▶ _TEXT TO READ_
Power shortages in Saudi Arabia, Iraq spark international surge for billion-dollar business
International power specialist companies are lining up for a slice of two of the world's most potentially lucrative electricity markets, both in the Middle East.
As the global power industry becomes increasingly top-heavy, particularly in Europe where it has reached saturation point, the huge markets of Saudi Arabia and Iraq are increasingly more inviting. This has been a major factor in the selling out of space in record time of Middle East Electricity, a regional expo for the industry, which will be held in Dubai February 15-18.
Demand by Saudi Arabia's rapidly growing population is increasing stress on electric utilities as power needs grow by 4.5 percent or more each year. And for obviously vastly different reasons, electricity remains one of the biggest problems in Iraq.

▶ _DIRECTIVES_
[a] Using the article on power shortages, answer these:
(i) Where and on which dates will Middle East Electricity be held?
(ii) How fast are Saudi Arabia's power needs growing each year?
(iii) In which region has the global power industry reached saturation point?
[b] Repeat the part of the article on power shortages starting with "Power shortages in" and going on through "the Middle East.".

▶ _RECORD LIST_
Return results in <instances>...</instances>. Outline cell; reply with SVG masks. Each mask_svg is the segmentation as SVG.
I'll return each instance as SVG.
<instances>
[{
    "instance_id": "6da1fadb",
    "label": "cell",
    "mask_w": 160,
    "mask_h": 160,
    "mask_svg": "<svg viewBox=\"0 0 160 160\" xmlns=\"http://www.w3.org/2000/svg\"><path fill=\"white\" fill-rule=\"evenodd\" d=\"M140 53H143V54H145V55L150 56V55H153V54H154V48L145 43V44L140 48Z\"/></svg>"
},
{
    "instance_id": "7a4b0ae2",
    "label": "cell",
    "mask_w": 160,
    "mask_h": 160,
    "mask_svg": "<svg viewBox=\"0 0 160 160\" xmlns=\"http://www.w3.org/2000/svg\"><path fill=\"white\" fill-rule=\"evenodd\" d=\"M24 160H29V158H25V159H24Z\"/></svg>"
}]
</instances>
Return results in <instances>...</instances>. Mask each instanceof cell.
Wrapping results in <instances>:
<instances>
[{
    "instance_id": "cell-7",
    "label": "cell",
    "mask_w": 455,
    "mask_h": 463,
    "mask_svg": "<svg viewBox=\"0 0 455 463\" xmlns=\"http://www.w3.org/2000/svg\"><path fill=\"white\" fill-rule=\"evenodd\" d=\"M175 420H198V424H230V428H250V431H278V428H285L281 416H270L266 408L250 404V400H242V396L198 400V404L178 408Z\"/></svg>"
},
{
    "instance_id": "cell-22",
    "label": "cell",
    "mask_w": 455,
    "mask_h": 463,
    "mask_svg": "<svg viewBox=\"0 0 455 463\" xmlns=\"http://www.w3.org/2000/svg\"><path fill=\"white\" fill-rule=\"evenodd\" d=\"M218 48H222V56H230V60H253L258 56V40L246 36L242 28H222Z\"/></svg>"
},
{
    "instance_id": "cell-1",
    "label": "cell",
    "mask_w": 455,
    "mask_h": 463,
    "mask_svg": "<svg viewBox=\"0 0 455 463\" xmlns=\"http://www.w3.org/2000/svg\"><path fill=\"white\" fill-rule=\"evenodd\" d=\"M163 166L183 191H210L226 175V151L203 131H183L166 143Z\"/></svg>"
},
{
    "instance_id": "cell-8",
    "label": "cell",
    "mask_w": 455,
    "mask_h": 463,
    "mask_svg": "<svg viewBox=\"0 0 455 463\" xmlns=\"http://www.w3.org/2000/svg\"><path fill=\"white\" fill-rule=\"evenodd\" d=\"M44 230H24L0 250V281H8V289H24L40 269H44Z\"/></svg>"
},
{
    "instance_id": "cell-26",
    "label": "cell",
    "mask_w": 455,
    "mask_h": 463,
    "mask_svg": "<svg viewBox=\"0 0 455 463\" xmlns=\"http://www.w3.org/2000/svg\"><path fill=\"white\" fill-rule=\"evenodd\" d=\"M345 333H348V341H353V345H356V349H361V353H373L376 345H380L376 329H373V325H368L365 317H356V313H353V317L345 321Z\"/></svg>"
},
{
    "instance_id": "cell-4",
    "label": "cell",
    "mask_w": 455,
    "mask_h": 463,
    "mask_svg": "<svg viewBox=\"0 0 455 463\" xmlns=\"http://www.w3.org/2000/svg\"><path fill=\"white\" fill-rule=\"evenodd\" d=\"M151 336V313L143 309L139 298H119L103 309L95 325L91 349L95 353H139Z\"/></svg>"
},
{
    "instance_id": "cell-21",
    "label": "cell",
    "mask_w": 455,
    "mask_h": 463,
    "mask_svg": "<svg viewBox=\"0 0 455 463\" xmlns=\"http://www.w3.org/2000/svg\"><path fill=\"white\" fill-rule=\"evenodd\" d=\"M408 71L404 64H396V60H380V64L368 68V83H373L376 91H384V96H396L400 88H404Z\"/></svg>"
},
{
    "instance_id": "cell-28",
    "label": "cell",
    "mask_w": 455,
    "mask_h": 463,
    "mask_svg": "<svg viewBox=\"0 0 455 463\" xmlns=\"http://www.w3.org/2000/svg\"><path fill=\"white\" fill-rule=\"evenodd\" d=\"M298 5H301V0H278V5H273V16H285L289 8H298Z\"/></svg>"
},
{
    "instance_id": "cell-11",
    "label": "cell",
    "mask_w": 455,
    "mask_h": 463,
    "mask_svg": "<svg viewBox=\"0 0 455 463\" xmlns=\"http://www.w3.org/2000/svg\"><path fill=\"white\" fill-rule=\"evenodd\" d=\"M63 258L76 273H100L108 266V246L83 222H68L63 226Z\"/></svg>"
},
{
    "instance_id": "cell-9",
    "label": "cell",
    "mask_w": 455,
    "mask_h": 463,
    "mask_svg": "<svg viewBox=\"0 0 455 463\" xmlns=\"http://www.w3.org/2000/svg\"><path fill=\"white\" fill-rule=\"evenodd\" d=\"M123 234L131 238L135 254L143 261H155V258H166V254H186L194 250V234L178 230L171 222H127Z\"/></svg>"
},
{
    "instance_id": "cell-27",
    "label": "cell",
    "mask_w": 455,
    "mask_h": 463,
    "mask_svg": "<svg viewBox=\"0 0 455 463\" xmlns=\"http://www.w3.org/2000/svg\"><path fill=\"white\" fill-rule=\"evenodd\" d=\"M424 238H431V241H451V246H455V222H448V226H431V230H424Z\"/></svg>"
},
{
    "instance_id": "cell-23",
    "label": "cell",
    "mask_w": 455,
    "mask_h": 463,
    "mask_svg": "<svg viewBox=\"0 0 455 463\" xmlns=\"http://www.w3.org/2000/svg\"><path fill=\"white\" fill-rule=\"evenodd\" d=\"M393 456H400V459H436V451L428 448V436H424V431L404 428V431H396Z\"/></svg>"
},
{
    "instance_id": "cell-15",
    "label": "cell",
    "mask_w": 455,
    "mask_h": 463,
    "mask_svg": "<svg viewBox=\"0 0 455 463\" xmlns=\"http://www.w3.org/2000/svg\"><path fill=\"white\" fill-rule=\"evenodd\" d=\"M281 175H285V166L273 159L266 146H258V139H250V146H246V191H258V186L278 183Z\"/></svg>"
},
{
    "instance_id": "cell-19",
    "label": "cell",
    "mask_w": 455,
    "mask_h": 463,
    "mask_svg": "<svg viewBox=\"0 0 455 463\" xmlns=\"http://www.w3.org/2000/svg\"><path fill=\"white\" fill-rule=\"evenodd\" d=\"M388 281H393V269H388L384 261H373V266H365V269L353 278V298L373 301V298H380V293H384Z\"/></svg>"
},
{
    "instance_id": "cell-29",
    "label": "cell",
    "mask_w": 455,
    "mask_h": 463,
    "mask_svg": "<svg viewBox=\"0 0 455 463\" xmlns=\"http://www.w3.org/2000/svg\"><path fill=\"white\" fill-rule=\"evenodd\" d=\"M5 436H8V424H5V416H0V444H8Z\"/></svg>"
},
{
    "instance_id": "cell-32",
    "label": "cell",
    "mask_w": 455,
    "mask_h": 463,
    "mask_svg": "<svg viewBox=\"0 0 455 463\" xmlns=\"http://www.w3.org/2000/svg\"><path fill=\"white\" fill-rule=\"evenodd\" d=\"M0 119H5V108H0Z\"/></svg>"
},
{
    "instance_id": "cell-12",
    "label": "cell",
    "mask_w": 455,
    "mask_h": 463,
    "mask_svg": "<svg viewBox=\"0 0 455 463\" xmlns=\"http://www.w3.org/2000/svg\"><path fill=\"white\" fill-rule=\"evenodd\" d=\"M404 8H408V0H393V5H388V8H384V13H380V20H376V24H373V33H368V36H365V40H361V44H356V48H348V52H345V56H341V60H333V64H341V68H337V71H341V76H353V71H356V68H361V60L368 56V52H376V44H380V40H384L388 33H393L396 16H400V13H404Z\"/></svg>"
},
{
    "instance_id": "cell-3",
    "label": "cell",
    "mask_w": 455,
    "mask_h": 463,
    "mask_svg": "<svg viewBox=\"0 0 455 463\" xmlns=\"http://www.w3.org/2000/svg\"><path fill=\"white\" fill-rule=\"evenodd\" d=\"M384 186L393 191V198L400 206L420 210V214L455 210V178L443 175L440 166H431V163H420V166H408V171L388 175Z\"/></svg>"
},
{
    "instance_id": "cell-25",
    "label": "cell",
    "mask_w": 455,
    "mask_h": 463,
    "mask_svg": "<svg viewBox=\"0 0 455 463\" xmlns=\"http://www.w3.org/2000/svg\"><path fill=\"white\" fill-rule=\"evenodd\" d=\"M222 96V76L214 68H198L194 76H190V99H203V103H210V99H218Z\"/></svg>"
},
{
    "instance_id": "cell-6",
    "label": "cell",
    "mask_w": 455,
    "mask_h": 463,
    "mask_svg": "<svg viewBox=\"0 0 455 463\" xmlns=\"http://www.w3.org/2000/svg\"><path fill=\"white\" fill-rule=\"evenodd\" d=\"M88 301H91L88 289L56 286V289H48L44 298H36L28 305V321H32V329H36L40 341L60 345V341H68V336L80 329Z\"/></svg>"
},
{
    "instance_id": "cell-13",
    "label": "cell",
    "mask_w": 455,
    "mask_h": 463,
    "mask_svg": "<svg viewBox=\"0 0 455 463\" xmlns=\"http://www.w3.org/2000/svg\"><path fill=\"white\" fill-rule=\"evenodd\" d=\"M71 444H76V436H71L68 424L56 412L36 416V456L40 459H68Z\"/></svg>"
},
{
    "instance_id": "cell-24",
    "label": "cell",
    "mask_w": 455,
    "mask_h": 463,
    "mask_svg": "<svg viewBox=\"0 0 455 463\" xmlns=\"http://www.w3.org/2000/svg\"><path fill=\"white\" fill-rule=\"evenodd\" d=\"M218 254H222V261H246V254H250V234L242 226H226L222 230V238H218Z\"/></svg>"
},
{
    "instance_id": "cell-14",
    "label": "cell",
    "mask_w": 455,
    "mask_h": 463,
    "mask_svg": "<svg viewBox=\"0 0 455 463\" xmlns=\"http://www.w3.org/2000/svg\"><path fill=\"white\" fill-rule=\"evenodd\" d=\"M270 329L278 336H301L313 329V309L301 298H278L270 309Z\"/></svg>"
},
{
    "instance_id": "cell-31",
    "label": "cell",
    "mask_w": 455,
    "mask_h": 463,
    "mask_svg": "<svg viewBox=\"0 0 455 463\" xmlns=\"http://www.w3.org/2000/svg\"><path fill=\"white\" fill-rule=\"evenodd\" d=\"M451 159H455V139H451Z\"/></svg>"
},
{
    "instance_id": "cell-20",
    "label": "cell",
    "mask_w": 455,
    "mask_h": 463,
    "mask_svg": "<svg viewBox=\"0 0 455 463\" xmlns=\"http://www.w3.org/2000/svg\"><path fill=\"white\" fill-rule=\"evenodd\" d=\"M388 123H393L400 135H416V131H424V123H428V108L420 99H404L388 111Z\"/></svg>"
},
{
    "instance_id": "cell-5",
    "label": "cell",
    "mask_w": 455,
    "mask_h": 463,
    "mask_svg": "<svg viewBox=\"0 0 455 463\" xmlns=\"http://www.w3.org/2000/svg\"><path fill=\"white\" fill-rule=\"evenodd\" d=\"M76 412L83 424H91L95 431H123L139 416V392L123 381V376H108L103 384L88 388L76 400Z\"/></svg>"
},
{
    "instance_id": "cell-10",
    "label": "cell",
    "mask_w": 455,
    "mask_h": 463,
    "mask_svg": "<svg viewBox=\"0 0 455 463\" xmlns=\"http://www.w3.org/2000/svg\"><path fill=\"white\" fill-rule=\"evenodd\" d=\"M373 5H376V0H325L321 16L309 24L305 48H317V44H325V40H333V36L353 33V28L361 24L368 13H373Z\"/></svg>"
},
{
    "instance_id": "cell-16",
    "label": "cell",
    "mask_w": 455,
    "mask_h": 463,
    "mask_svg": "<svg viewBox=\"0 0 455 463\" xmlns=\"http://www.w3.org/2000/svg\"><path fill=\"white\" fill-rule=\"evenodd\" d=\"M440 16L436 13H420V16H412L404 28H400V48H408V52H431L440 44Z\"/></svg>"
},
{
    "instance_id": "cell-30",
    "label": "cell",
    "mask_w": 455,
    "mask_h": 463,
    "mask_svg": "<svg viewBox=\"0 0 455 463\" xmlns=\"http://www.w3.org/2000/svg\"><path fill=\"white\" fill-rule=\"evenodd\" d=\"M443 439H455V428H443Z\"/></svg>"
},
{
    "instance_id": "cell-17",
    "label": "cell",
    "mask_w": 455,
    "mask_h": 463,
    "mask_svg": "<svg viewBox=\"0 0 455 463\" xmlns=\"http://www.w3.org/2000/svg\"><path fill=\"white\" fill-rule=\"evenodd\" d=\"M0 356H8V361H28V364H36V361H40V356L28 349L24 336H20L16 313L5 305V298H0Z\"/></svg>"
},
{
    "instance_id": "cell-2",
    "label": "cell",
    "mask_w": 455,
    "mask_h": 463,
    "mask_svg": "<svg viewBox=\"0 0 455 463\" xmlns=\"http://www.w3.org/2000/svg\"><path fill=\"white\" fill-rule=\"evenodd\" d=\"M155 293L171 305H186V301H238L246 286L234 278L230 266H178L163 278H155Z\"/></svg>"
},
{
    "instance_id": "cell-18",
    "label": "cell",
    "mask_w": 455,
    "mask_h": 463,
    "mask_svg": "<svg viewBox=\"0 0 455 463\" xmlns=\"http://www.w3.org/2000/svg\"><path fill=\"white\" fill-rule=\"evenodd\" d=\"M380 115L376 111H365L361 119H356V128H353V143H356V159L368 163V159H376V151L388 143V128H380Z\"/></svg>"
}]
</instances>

▶ _THE RESPONSES_
[a]
(i) Dubai, February 15-18
(ii) 4.5 percent or more
(iii) Europe

[b]
Power shortages in Saudi Arabia, Iraq spark international surge for billion-dollar business
International power specialist companies are lining up for a slice of two of the world's most potentially lucrative electricity markets, both in the Middle East.